▶ **Direction**
Count the lines in the entries below that contain the string "sofa". Reply with the number alone.

──────── Material to process

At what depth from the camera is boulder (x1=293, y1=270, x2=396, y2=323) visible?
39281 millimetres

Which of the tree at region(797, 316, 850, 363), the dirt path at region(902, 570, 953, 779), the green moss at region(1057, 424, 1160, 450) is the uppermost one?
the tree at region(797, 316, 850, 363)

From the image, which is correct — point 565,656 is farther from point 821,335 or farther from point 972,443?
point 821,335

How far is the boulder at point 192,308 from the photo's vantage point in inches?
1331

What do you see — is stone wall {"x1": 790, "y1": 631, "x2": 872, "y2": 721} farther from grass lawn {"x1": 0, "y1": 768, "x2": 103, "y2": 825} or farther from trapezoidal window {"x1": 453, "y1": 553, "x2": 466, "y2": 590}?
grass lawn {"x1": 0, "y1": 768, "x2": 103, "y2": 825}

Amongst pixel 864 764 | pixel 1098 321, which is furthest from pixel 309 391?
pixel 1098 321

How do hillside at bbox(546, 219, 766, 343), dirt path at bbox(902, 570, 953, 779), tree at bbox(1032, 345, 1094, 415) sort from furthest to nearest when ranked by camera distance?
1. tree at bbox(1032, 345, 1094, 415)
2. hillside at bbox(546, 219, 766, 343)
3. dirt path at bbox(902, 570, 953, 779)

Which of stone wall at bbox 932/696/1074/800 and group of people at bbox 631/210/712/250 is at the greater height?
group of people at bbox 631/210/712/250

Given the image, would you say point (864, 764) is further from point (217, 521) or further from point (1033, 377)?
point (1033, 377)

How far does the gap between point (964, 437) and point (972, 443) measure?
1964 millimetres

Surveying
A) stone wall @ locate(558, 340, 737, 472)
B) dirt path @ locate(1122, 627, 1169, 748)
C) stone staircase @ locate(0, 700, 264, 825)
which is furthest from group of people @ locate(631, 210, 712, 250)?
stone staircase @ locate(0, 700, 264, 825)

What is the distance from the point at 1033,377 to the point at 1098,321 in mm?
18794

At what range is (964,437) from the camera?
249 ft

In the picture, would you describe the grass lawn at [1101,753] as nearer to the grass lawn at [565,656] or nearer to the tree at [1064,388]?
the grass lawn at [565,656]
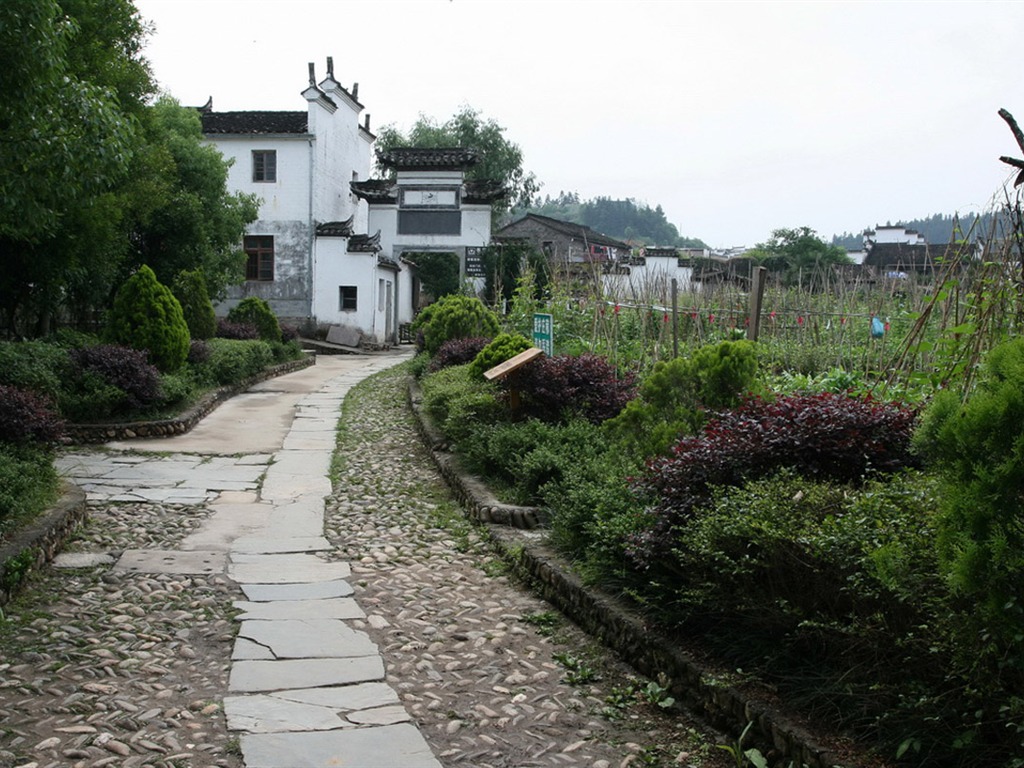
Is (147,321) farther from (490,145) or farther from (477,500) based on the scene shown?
(490,145)

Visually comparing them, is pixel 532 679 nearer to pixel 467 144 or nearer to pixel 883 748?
pixel 883 748

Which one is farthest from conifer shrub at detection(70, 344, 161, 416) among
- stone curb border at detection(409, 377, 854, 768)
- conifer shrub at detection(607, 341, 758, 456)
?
conifer shrub at detection(607, 341, 758, 456)

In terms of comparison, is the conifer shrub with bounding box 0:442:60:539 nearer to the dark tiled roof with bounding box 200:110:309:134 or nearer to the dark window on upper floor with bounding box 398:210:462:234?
the dark window on upper floor with bounding box 398:210:462:234

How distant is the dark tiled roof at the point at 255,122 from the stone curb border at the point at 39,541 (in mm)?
24747

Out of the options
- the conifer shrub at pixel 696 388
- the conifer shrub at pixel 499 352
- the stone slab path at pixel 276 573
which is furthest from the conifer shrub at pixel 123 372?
the conifer shrub at pixel 696 388

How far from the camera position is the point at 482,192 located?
30.4 m

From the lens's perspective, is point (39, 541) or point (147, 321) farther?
point (147, 321)

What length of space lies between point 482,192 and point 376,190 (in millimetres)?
3414

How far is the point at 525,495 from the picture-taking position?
693 centimetres

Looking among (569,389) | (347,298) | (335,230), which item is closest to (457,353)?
(569,389)

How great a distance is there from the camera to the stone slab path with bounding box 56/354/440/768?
11.8 feet

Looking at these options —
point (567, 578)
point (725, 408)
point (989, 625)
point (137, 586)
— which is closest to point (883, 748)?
point (989, 625)

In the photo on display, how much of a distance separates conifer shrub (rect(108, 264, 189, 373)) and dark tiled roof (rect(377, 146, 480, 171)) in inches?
690

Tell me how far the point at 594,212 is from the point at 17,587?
272 feet
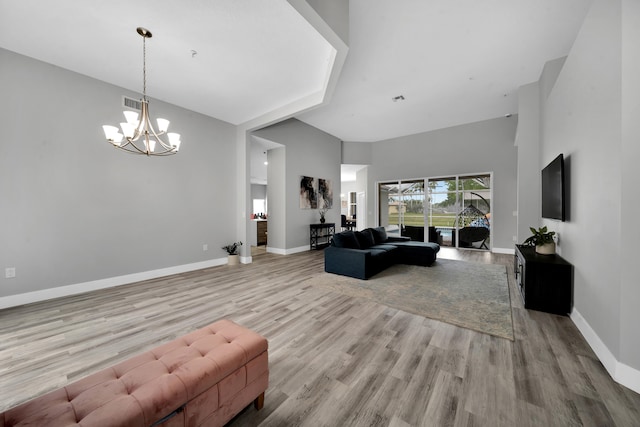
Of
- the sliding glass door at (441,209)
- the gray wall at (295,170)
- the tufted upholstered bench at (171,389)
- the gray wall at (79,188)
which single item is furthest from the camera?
the sliding glass door at (441,209)

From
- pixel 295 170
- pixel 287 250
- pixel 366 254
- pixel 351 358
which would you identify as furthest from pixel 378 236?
pixel 351 358

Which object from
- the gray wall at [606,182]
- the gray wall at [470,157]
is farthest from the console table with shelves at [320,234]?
the gray wall at [606,182]

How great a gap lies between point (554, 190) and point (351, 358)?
3353mm

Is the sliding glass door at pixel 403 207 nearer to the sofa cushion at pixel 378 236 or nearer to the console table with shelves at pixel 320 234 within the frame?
the console table with shelves at pixel 320 234

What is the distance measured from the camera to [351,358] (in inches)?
78.4

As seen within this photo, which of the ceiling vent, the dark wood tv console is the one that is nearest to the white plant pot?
the dark wood tv console

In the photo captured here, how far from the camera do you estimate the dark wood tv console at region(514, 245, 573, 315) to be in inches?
107

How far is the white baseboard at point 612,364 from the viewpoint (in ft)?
5.34

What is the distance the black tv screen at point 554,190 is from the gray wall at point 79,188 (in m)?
5.77

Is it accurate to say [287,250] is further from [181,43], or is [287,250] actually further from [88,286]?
[181,43]

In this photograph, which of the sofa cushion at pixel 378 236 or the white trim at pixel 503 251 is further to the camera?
the white trim at pixel 503 251

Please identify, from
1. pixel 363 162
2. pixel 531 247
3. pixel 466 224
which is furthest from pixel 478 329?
pixel 363 162

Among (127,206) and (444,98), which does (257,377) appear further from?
(444,98)

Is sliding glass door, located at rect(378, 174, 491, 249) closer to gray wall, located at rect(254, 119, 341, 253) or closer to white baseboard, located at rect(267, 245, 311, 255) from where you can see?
gray wall, located at rect(254, 119, 341, 253)
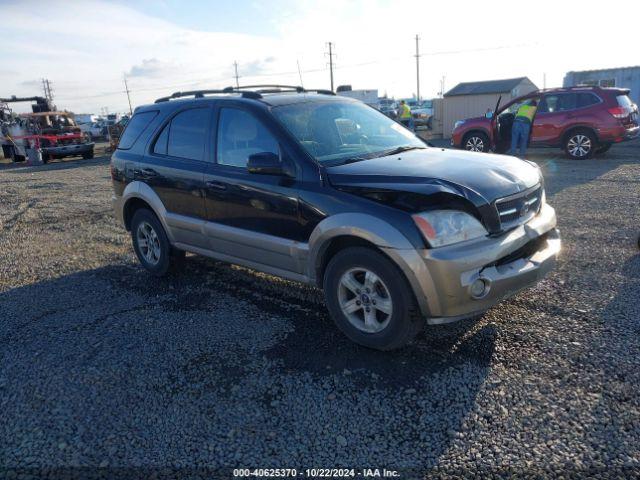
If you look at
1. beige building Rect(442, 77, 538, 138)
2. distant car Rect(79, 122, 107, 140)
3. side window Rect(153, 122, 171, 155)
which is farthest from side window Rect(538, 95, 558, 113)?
distant car Rect(79, 122, 107, 140)

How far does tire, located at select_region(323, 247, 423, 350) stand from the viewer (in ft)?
11.0

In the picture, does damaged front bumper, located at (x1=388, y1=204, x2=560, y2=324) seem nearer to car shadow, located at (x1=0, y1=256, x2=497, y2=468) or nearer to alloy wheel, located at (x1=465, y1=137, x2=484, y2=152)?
car shadow, located at (x1=0, y1=256, x2=497, y2=468)

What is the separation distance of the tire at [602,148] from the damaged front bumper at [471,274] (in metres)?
11.2

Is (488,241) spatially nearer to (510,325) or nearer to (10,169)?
(510,325)

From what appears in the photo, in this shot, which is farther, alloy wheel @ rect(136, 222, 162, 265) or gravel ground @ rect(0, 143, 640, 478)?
alloy wheel @ rect(136, 222, 162, 265)

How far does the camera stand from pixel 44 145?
72.1ft

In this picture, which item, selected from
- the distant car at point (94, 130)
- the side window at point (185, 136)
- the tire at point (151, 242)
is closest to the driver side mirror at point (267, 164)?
the side window at point (185, 136)

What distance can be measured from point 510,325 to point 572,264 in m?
1.77

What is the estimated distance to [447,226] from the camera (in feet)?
10.6

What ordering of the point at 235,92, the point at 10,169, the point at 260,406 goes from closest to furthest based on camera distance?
the point at 260,406 < the point at 235,92 < the point at 10,169

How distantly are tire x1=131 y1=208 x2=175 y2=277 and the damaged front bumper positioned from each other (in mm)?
3130

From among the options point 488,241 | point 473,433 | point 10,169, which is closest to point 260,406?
point 473,433

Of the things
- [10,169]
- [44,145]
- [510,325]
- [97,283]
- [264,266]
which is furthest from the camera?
[44,145]

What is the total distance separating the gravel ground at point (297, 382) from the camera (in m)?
2.62
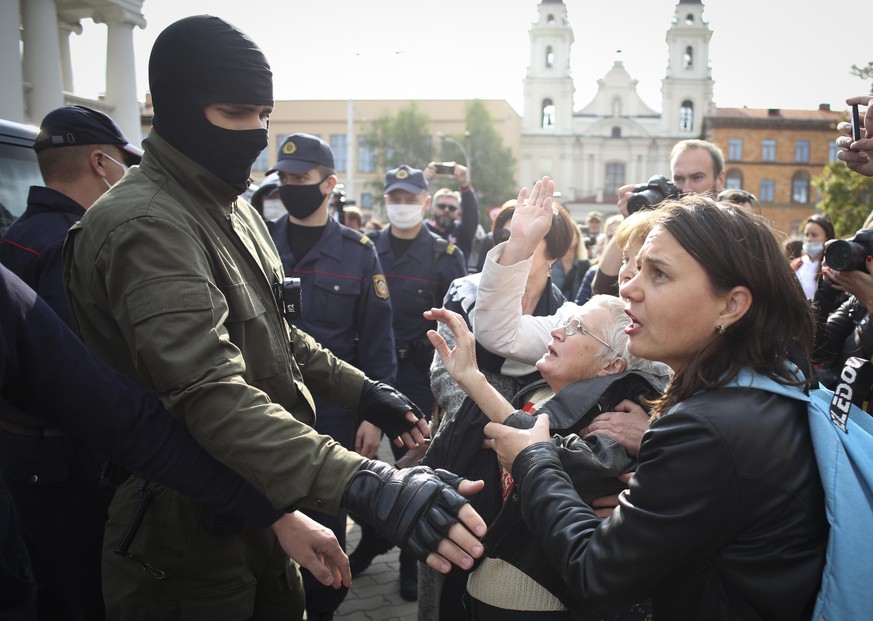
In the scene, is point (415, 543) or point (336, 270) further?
point (336, 270)

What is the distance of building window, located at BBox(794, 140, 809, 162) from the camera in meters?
57.9

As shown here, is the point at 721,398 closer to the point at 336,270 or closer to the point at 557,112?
the point at 336,270

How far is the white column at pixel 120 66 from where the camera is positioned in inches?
632

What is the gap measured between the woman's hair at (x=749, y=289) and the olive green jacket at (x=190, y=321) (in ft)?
2.96

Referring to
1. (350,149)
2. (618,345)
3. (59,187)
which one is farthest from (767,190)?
(59,187)

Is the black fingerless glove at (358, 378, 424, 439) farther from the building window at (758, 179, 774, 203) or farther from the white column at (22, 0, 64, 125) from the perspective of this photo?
the building window at (758, 179, 774, 203)

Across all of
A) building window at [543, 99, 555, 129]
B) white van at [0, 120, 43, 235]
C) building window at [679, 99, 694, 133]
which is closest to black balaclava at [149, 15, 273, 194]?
white van at [0, 120, 43, 235]

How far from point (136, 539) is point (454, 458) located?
1.03m

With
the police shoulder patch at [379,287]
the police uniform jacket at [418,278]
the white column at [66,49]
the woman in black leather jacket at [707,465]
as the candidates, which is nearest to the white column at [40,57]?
the white column at [66,49]

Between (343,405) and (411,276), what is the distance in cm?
259

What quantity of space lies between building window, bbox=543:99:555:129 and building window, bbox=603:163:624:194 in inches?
295

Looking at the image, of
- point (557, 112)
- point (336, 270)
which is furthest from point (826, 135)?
point (336, 270)

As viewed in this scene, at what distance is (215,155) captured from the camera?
83.8 inches

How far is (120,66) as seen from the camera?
16.1 m
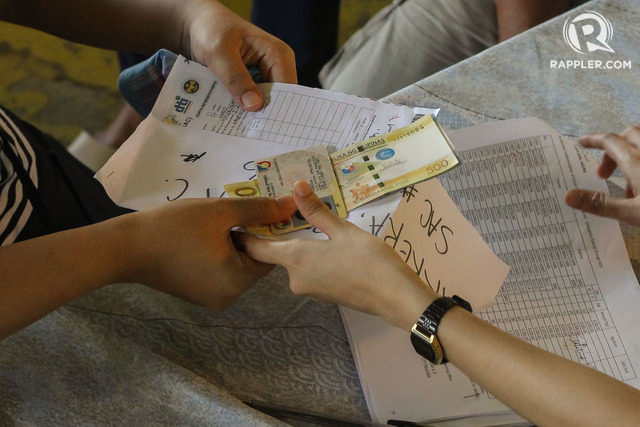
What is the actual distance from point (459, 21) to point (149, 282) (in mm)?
754

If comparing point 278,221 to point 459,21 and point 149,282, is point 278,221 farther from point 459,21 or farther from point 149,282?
point 459,21

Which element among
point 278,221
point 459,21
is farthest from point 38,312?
point 459,21

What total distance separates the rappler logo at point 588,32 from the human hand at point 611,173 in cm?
18

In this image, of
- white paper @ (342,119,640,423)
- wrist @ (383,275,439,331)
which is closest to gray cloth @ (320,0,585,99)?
white paper @ (342,119,640,423)

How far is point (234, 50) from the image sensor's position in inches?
26.4

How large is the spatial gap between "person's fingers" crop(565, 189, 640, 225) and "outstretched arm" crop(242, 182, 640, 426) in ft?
0.76

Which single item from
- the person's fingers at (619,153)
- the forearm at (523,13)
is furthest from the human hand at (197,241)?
the forearm at (523,13)

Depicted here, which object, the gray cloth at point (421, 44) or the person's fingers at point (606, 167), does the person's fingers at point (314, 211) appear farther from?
the gray cloth at point (421, 44)

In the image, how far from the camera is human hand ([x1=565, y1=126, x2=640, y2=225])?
2.14 ft

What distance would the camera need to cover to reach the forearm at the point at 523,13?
3.40 feet

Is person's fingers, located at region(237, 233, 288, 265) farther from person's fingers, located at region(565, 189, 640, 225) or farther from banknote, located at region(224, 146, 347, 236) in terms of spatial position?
person's fingers, located at region(565, 189, 640, 225)

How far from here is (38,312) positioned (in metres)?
0.52

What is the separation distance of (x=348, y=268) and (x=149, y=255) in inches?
7.3

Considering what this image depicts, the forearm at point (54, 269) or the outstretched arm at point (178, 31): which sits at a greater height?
the outstretched arm at point (178, 31)
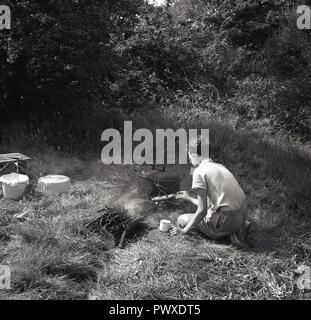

────────────────

▶ **Completed task**
2